Excerpts from a spatial dataset

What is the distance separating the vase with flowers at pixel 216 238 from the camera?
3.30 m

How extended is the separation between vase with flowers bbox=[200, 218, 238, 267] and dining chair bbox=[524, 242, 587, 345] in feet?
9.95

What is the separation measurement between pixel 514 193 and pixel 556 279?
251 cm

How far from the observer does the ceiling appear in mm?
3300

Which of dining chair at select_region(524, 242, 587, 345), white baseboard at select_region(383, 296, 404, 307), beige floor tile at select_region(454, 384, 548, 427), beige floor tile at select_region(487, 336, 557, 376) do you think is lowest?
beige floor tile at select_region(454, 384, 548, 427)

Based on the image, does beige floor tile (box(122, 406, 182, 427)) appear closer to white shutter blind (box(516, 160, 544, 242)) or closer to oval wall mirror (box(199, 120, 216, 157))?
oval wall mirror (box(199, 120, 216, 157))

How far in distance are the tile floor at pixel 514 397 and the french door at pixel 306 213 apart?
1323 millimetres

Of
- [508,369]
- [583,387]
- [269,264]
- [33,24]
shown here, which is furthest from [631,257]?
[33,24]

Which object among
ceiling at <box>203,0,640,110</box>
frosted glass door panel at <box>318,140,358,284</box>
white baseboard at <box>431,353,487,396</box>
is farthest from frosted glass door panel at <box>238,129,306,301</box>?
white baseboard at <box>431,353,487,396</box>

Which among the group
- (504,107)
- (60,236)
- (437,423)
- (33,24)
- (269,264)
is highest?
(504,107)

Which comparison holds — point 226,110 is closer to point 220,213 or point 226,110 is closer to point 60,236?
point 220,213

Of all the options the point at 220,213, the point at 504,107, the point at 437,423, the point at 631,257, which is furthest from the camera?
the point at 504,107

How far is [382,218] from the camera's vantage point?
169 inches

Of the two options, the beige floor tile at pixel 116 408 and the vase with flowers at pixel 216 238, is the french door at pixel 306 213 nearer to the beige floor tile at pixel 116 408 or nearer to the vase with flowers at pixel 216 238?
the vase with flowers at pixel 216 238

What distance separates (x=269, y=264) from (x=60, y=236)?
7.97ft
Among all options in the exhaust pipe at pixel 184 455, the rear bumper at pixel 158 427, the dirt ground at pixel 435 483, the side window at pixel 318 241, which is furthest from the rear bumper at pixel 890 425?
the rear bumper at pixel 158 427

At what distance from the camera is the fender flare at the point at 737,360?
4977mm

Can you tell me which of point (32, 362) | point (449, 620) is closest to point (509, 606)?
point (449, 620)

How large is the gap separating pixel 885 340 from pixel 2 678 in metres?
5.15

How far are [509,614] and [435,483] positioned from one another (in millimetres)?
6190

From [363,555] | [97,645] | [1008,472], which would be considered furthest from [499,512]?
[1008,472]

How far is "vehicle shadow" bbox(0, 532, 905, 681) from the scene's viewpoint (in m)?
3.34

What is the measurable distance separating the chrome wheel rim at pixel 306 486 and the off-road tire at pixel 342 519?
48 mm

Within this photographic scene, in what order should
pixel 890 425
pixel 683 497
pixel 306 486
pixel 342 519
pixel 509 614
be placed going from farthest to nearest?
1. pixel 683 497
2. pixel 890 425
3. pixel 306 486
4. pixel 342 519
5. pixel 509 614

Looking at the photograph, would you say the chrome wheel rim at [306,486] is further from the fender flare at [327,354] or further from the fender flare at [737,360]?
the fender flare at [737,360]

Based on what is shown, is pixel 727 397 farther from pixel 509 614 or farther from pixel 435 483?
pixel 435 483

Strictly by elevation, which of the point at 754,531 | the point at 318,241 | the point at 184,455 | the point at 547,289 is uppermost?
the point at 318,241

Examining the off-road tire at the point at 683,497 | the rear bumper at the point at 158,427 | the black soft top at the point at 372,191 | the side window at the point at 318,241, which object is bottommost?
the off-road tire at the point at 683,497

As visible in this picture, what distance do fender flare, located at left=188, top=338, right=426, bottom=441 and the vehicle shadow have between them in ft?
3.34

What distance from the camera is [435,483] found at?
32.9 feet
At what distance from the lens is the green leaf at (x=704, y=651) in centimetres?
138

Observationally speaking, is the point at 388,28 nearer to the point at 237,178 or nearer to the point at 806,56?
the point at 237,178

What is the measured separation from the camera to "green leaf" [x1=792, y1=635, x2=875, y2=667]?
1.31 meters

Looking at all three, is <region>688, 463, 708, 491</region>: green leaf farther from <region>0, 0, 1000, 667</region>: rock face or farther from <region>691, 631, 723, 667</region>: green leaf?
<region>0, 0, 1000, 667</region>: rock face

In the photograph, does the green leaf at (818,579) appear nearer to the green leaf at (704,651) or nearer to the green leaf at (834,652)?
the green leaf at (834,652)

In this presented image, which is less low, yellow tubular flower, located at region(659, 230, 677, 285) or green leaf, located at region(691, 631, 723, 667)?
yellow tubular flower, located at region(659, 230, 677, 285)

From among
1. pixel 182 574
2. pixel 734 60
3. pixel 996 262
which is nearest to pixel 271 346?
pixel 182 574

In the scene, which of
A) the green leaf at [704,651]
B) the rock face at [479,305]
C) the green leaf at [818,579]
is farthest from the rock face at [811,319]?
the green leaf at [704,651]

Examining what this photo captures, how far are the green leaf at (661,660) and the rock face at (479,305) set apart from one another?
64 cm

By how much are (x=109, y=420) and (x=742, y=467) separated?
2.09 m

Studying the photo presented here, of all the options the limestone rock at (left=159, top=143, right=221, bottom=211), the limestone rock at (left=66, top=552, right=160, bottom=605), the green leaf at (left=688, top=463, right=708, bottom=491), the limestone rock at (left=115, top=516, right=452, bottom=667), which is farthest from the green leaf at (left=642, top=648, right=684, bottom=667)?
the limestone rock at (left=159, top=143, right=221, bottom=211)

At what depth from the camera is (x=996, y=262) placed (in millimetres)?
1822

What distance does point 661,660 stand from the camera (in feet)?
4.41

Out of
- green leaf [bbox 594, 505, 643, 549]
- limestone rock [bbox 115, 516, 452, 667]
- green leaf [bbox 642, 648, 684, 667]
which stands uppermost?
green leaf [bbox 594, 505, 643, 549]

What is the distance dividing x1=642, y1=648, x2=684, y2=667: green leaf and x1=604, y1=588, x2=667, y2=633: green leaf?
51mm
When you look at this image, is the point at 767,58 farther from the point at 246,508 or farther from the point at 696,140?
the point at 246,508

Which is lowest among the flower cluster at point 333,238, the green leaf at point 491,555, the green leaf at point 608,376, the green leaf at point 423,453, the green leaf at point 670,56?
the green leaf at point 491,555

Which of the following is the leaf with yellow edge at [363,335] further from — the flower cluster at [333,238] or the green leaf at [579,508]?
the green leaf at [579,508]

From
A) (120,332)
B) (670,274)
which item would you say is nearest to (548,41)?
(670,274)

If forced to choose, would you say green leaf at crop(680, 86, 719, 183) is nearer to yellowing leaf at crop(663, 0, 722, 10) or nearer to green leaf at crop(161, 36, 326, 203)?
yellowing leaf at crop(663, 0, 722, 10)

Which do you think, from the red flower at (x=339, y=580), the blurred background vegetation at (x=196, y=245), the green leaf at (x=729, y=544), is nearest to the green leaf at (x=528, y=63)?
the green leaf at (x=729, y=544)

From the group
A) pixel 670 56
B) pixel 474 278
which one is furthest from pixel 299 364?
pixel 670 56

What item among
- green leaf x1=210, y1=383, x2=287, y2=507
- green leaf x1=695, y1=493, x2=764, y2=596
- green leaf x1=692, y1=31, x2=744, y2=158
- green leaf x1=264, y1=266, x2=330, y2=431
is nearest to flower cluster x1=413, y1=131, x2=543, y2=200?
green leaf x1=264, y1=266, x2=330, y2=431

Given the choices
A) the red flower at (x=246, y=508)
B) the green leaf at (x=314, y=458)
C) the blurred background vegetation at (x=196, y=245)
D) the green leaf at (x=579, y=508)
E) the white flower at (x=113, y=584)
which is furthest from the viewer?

■ PROBLEM STATEMENT
Copy out every one of the records above again, word for word.

■ PROBLEM SOLUTION
What is the distance separating the vase with flowers at pixel 216 238 from the camera?
3.30 m

How extended is the separation between vase with flowers bbox=[200, 218, 238, 267] and dining chair bbox=[524, 242, 587, 345] in feet?
9.95

What is the separation measurement between pixel 514 193 and pixel 556 279?
251 cm

How far from the observer does the ceiling appear in mm?
3300

Which of dining chair at select_region(524, 242, 587, 345), white baseboard at select_region(383, 296, 404, 307), beige floor tile at select_region(454, 384, 548, 427), beige floor tile at select_region(487, 336, 557, 376) do you think is lowest?
beige floor tile at select_region(454, 384, 548, 427)

Based on the image, does beige floor tile (box(122, 406, 182, 427)) appear closer to white shutter blind (box(516, 160, 544, 242)) or closer to oval wall mirror (box(199, 120, 216, 157))?
oval wall mirror (box(199, 120, 216, 157))

How far in distance are the tile floor at pixel 514 397 and the french door at pixel 306 213 apart?
1323 millimetres

Of
- [508,369]
- [583,387]
- [269,264]
- [33,24]
shown here, which is furthest from [631,257]?
[33,24]

Which object among
ceiling at <box>203,0,640,110</box>
frosted glass door panel at <box>318,140,358,284</box>
white baseboard at <box>431,353,487,396</box>
is farthest from frosted glass door panel at <box>238,129,306,301</box>?
white baseboard at <box>431,353,487,396</box>

Which among the group
- (504,107)
- (60,236)
- (437,423)
- (33,24)
- (269,264)
is highest?
(504,107)

Which comparison holds — point 226,110 is closer to point 220,213 or point 226,110 is closer to point 60,236?
point 220,213

Of all the options the point at 220,213, the point at 504,107, the point at 437,423, the point at 631,257, which is furthest from the camera?
the point at 504,107

How far is [382,218] from the camera's vantage point?
169 inches

Of the two options, the beige floor tile at pixel 116 408 and the vase with flowers at pixel 216 238, is the french door at pixel 306 213 nearer to the beige floor tile at pixel 116 408 or nearer to the vase with flowers at pixel 216 238?
the vase with flowers at pixel 216 238

What distance separates (x=269, y=264) from (x=60, y=236)?
7.97ft
Among all options in the exhaust pipe at pixel 184 455, the rear bumper at pixel 158 427, the dirt ground at pixel 435 483, the side window at pixel 318 241, which is furthest from the rear bumper at pixel 890 425?
the rear bumper at pixel 158 427

At what distance from the camera is the fender flare at the point at 737,360?
4977mm

Can you tell me which of point (32, 362) | point (449, 620) is closest to point (509, 606)?
point (449, 620)

How large is the gap separating pixel 885 340 from pixel 2 678 in metres?
5.15

How far are [509,614] and [435,483] positioned from one another (in millimetres)?
6190

From [363,555] | [97,645] | [1008,472], which would be considered furthest from [499,512]?
[1008,472]

How far is "vehicle shadow" bbox(0, 532, 905, 681) from the scene's viewpoint (in m)?
3.34

What is the measurable distance separating the chrome wheel rim at pixel 306 486 and the off-road tire at pixel 342 519?
48 mm

Within this photographic scene, in what order should
pixel 890 425
pixel 683 497
pixel 306 486
pixel 342 519
pixel 509 614
be placed going from farthest to nearest?
1. pixel 683 497
2. pixel 890 425
3. pixel 306 486
4. pixel 342 519
5. pixel 509 614

Looking at the photograph, would you say the chrome wheel rim at [306,486] is further from the fender flare at [327,354] or further from the fender flare at [737,360]?
the fender flare at [737,360]

Based on what is shown, is pixel 727 397 farther from pixel 509 614 or farther from pixel 435 483?
pixel 435 483

Strictly by elevation, which of the point at 754,531 | the point at 318,241 | the point at 184,455 | the point at 547,289 is uppermost?
the point at 318,241

Examining the off-road tire at the point at 683,497 | the rear bumper at the point at 158,427 | the black soft top at the point at 372,191 | the side window at the point at 318,241, which object is bottommost?
the off-road tire at the point at 683,497

As visible in this picture, what distance do fender flare, located at left=188, top=338, right=426, bottom=441 and the vehicle shadow have between them in ft?
3.34

What distance from the camera is [435,483] found at?
32.9 feet
At what distance from the lens is the green leaf at (x=704, y=651) in centimetres?
138

Observationally speaking, is the point at 388,28 nearer to the point at 237,178 or nearer to the point at 806,56?
the point at 237,178

What is the measured separation from the camera to "green leaf" [x1=792, y1=635, x2=875, y2=667]?
1.31 meters

Looking at all three, is <region>688, 463, 708, 491</region>: green leaf farther from <region>0, 0, 1000, 667</region>: rock face or farther from <region>691, 631, 723, 667</region>: green leaf?
<region>0, 0, 1000, 667</region>: rock face

In the photograph, does the green leaf at (818,579) appear nearer to the green leaf at (704,651) or nearer to the green leaf at (834,652)?
the green leaf at (834,652)

In this presented image, which is less low, yellow tubular flower, located at region(659, 230, 677, 285) or green leaf, located at region(691, 631, 723, 667)?
yellow tubular flower, located at region(659, 230, 677, 285)

From among
1. pixel 182 574
2. pixel 734 60
3. pixel 996 262
which is nearest to pixel 271 346?
pixel 182 574

In the scene, which of
A) the green leaf at [704,651]
B) the rock face at [479,305]
C) the green leaf at [818,579]
is farthest from the rock face at [811,319]?
the green leaf at [704,651]

Examining what this photo captures, how far are the green leaf at (661,660) and the rock face at (479,305) set apart from one another?
64 cm

By how much are (x=109, y=420) and (x=742, y=467) separated?
2.09 m

Studying the photo presented here, of all the options the limestone rock at (left=159, top=143, right=221, bottom=211), the limestone rock at (left=66, top=552, right=160, bottom=605), the green leaf at (left=688, top=463, right=708, bottom=491), the limestone rock at (left=115, top=516, right=452, bottom=667), which is farthest from the green leaf at (left=642, top=648, right=684, bottom=667)?
the limestone rock at (left=159, top=143, right=221, bottom=211)

At what depth from the camera is (x=996, y=262) placed (in millimetres)?
1822

What distance does point 661,660 stand from the camera (in feet)?
4.41

Out of
- green leaf [bbox 594, 505, 643, 549]
- limestone rock [bbox 115, 516, 452, 667]
- green leaf [bbox 642, 648, 684, 667]
which stands uppermost?
green leaf [bbox 594, 505, 643, 549]

What is the distance dividing x1=642, y1=648, x2=684, y2=667: green leaf and x1=604, y1=588, x2=667, y2=633: green leaf?
51mm
When you look at this image, is the point at 767,58 farther from the point at 246,508 or farther from the point at 696,140?
the point at 246,508

Which is lowest among the flower cluster at point 333,238, the green leaf at point 491,555, the green leaf at point 608,376, the green leaf at point 423,453, the green leaf at point 670,56?
the green leaf at point 491,555

Which of the following is the leaf with yellow edge at [363,335] further from — the flower cluster at [333,238] or the green leaf at [579,508]?
the green leaf at [579,508]

From
A) (120,332)
B) (670,274)
which item would you say is nearest to (548,41)?
(670,274)

If forced to choose, would you say green leaf at crop(680, 86, 719, 183) is nearer to yellowing leaf at crop(663, 0, 722, 10) or nearer to green leaf at crop(161, 36, 326, 203)?
yellowing leaf at crop(663, 0, 722, 10)

Which do you think, from the red flower at (x=339, y=580), the blurred background vegetation at (x=196, y=245), the green leaf at (x=729, y=544), is nearest to the green leaf at (x=528, y=63)?
the green leaf at (x=729, y=544)

From the group
A) pixel 670 56
B) pixel 474 278
which one is furthest from pixel 299 364?
pixel 670 56

What item among
- green leaf x1=210, y1=383, x2=287, y2=507
- green leaf x1=695, y1=493, x2=764, y2=596
- green leaf x1=692, y1=31, x2=744, y2=158
- green leaf x1=264, y1=266, x2=330, y2=431
is nearest to flower cluster x1=413, y1=131, x2=543, y2=200?
green leaf x1=264, y1=266, x2=330, y2=431

Given the choices
A) the red flower at (x=246, y=508)
B) the green leaf at (x=314, y=458)
C) the blurred background vegetation at (x=196, y=245)
D) the green leaf at (x=579, y=508)
E) the white flower at (x=113, y=584)
which is furthest from the viewer?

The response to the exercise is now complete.